* TEXT SHOWN:

If the PKK were to take root and launch attacks from that area, Erdogan would face strong nationalist pressure to launch military action.

"What could happen is for Turkey to carry out the kind of surgical strikes that it did in northern Iraq in past years if the government has intelligence that northern Syria is being used by Kurdish terrorists," Ulgen said.

But Jenkins said the border area was too flat to provide useful terrain for PKK fighters, who preferred to operate out of mountainous northern Iraq despite Ankara's much improved relations with the regional government of Iraqi Kurdistan.

TURKISH TALK

Turkey talked earlier this year of possibly setting up a safe haven inside Syria for people displaced by the fighting, or establishing a military no-fly zone to protect civilians, but no such operation seems likely any time soon.

The United Nations Security Council is paralyzed over sanctions, with Russia and China blocking any resolution under Chapter VII of the U.N. Charter authorizing the use of force.

Ulgen said Turkey could not take such action alone without either U.N. backing or a strong "coalition of the willing" made up of its main NATO allies, which gave Ankara only lukewarm verbal support when a Turkish warplane was downed in disputed circumstances off the Syrian coast in June.

* RECORDS PROVIDED:
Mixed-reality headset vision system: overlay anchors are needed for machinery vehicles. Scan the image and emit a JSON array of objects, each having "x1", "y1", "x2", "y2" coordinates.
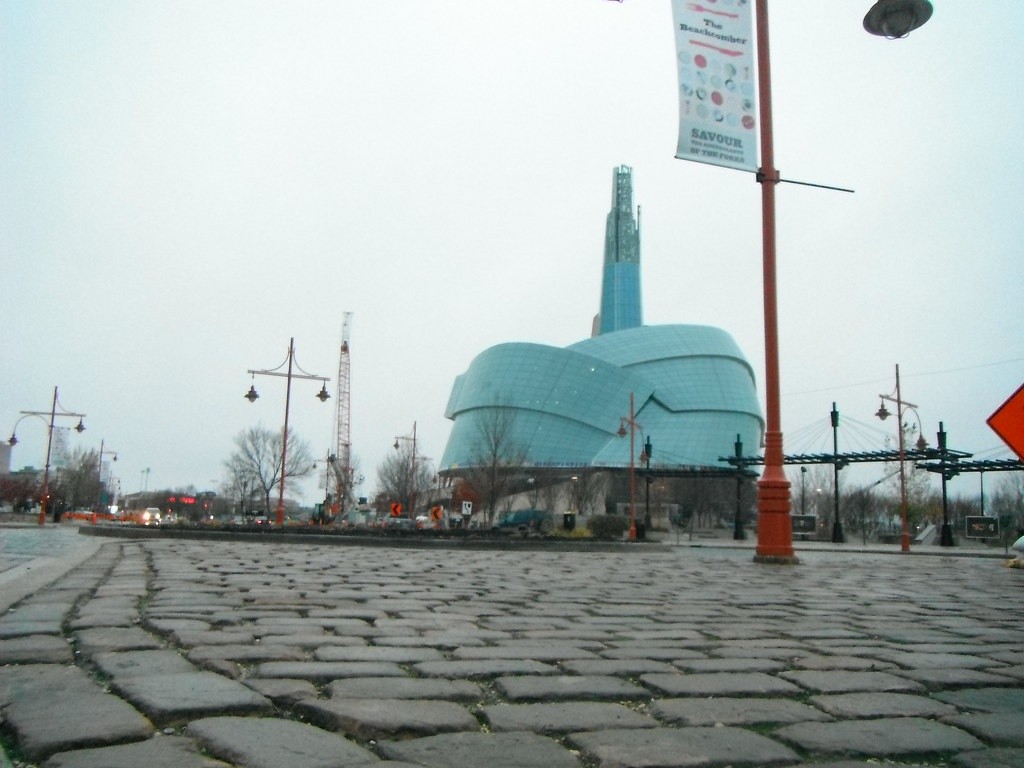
[{"x1": 327, "y1": 454, "x2": 371, "y2": 512}]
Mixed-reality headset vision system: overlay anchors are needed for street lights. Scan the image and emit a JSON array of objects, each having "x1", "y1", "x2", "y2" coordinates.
[
  {"x1": 874, "y1": 395, "x2": 930, "y2": 551},
  {"x1": 393, "y1": 437, "x2": 416, "y2": 467},
  {"x1": 801, "y1": 467, "x2": 806, "y2": 540},
  {"x1": 617, "y1": 417, "x2": 648, "y2": 539},
  {"x1": 753, "y1": 1, "x2": 933, "y2": 565},
  {"x1": 979, "y1": 466, "x2": 985, "y2": 543},
  {"x1": 244, "y1": 370, "x2": 331, "y2": 526},
  {"x1": 99, "y1": 451, "x2": 118, "y2": 472},
  {"x1": 312, "y1": 449, "x2": 329, "y2": 498},
  {"x1": 8, "y1": 413, "x2": 86, "y2": 526}
]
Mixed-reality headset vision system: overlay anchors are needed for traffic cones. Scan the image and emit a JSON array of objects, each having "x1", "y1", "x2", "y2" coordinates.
[{"x1": 92, "y1": 512, "x2": 97, "y2": 525}]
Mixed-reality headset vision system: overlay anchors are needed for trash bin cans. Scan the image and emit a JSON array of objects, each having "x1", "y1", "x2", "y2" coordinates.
[
  {"x1": 563, "y1": 513, "x2": 576, "y2": 529},
  {"x1": 635, "y1": 519, "x2": 645, "y2": 538}
]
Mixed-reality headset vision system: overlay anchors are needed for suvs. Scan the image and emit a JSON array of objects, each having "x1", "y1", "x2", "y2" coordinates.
[{"x1": 491, "y1": 510, "x2": 554, "y2": 535}]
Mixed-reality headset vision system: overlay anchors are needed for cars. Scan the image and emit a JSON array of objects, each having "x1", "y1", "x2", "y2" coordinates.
[
  {"x1": 234, "y1": 511, "x2": 268, "y2": 525},
  {"x1": 383, "y1": 513, "x2": 416, "y2": 529},
  {"x1": 143, "y1": 508, "x2": 160, "y2": 522}
]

* PROBLEM DESCRIPTION:
Resume the passage on Turkey's options regarding northern Syria, starting right after its last sentence.

* WRITTEN ANSWER:
A NATO source said there was no realistic prospect of the alliance operating in Syria unless Turkey were to come under attack from Syrian forces.

Another constraint on Turkish action is domestic public opinion, which is strongly opposed to military intervention.

Opinion polls conducted by Ulgen's EDAM think-tank show public opinion is ill disposed to any armed involvement in Syria and unconvinced by the government's tough rhetoric, even after the warplane incident.

So despite Erdogan's public warnings, Turkey may remain a prisoner of events beyond its control across the border.

"The truth is that they are stuck," said Henri Barkey, another former U.S. official and Turkey specialist at Lehigh University in Pennsylvania.

"They cannot and will not intervene militarily. All they can do is help on the edges, i.e. allow insurgents free passage, train them, help them organise politically," Barkey told Reuters. "Still this is more than what many others are doing."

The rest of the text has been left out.